Transatlantic Slavery

Transatlantic Slavery
Title Transatlantic Slavery PDF eBook
Author Anthony Tibbles
Publisher Liverpool University Press
Total Pages 192
Release 2005-01-01
Genre History
ISBN 9780853231981

Download Transatlantic Slavery Book in PDF, Epub and Kindle

Between 1500 and 1870, European traders transported millions of Africans to the Americas to work as slaves—yet despite the wealth of scholarship on this period, many people remain uninformed about the history of the slave trade and its implications for the modern black experience. Published to accompany a permanent gallery in the Merseyside Maritime Museum, Transatlantic Slavery documents this era through essays on women in slavery, the impact of slavery on West and Central Africa, and the African view of the slave trade.

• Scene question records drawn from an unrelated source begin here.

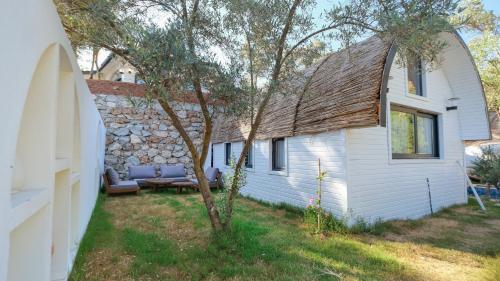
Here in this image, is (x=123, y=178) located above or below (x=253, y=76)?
below

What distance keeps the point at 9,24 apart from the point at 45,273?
6.25 ft

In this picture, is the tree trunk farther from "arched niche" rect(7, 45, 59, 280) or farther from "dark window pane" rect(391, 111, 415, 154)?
"dark window pane" rect(391, 111, 415, 154)

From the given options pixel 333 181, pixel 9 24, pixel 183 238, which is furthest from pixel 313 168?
pixel 9 24

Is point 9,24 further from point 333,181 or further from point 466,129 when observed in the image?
point 466,129

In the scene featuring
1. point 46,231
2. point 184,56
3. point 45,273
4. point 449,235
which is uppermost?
point 184,56

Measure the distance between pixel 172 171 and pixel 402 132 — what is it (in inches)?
349

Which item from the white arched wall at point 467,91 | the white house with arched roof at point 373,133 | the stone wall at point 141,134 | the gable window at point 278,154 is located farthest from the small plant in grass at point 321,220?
the stone wall at point 141,134

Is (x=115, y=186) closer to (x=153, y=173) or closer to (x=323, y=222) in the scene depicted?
(x=153, y=173)

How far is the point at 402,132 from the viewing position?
7.09m

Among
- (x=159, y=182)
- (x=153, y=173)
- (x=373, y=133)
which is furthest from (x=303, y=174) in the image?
(x=153, y=173)

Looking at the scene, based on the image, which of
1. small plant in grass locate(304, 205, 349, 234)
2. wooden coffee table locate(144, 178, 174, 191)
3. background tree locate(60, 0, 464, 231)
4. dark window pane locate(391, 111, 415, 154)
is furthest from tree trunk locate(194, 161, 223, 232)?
wooden coffee table locate(144, 178, 174, 191)

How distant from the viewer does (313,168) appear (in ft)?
21.8

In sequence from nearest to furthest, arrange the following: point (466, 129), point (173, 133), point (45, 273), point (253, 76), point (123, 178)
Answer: point (45, 273), point (253, 76), point (466, 129), point (123, 178), point (173, 133)

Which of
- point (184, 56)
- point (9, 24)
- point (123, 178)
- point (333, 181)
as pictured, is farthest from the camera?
point (123, 178)
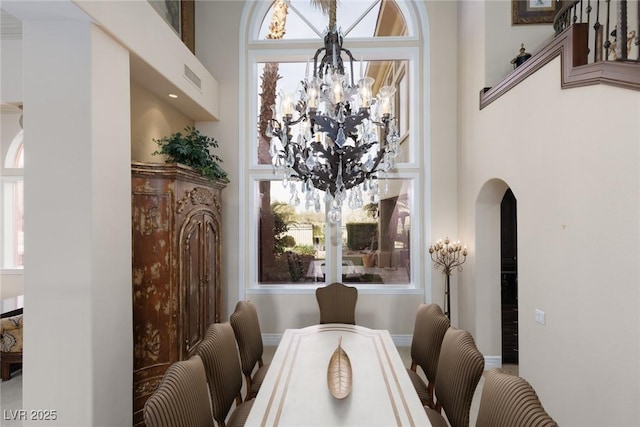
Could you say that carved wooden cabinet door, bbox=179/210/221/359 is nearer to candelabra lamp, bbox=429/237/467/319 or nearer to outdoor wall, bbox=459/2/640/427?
candelabra lamp, bbox=429/237/467/319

Richly illustrated, it reveals how the slave trade shaped the history of three continents—Africa, the Americas, and Europe—and how all of us continue to live with its consequences.

The Slave Trade

The Slave Trade
Title The Slave Trade PDF eBook
Author Tom Monaghan
Publisher Evans Brothers
Total Pages 81
Release 2008
Genre General Certificate of Secondary Education
ISBN 0237536269

Download The Slave Trade Book in PDF, Epub and Kindle

Examines the questions behind slavery and the slave trade, with a survey from the ancient world to the practice of slavery.

A Short History of Transatlantic Slavery

A Short History of Transatlantic Slavery
Title A Short History of Transatlantic Slavery PDF eBook
Author Kenneth Morgan
Publisher Bloomsbury Publishing
Total Pages 264
Release 2016-04-25
Genre History
ISBN 0857728555

Download A Short History of Transatlantic Slavery Book in PDF, Epub and Kindle

From 1501, when the first slaves arrived in Hispaniola, until the nineteenth century, some twelve million people were abducted from west Africa and shipped across thousands of miles of ocean - the infamous Middle Passage - to work in the colonies of the New World. Perhaps two million Africans died at sea. Why was slavery so widely condoned, during most of this period, by leading lawyers, religious leaders, politicians and philosophers? How was it that the educated classes of the western world were prepared for so long to accept and promote an institution that would later ages be condemned as barbaric? Exploring these and other questions - and the slave experience on the sugar, rice, coffee and cotton plantations - Kenneth Morgan discusses the rise of a distinctively Creole culture; slave revolts, including the successful revolution in Haiti (1791-1804); and the rise of abolitionism, when the ideas of Montesquieu, Wilberforce, Quakers and others led to the slave trade's systemic demise. At a time when the menace of human trafficking is of increasing concern worldwide, this timely book reflects on the deeper motivations of slavery as both ideology and merchant institution.